Structure and Biochemical Activities of Escherichia coli MgsA

Bacterial maintenance of genome stability protein A (MgsA) and related eukaryotic enzymes play important roles in cellular responses to stalled DNA replication processes. Sequence information identifies MgsA enzymes as members of the clamp loader clade of AAA(+) proteins, but structural information defining the family has been limited. Here, the x-ray crystal structure of Escherichia coli MgsA is described, revealing a homotetrameric arrangement for the protein that distinguishes it from other clamp loader clade AAA(+) proteins. Each MgsA protomer is composed of three elements as follows: ATP-binding and helical lid domains (conserved among AAA(+) proteins) and a tetramerization domain.
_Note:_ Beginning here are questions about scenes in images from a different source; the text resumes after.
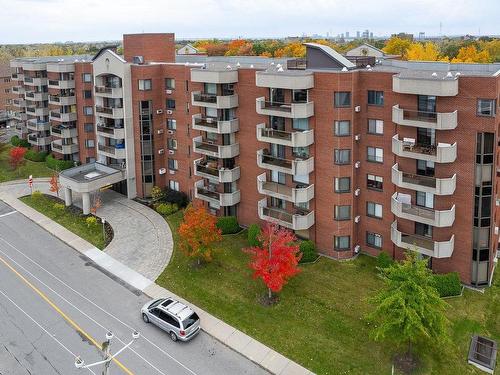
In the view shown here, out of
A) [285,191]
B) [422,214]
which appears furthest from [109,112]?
[422,214]

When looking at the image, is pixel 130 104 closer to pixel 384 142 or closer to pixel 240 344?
pixel 384 142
Although the tetramerization domains bury the greatest amount of surface area in the MgsA oligomer, each of the domains participates in oligomerization to form a highly intertwined quaternary structure. Phosphate is bound at each AAA(+) ATP-binding site, but the active sites do not appear to be in a catalytically competent conformation due to displacement of Arg finger residues. E. coli MgsA is also shown to form a complex with the single-stranded DNA-binding protein through co-purification and biochemical studies. MgsA DNA-dependent ATPase activity is inhibited by single-stranded DNA-binding protein. Together, these structural and biochemical observations provide insights into the mechanisms of MgsA family AAA(+) proteins.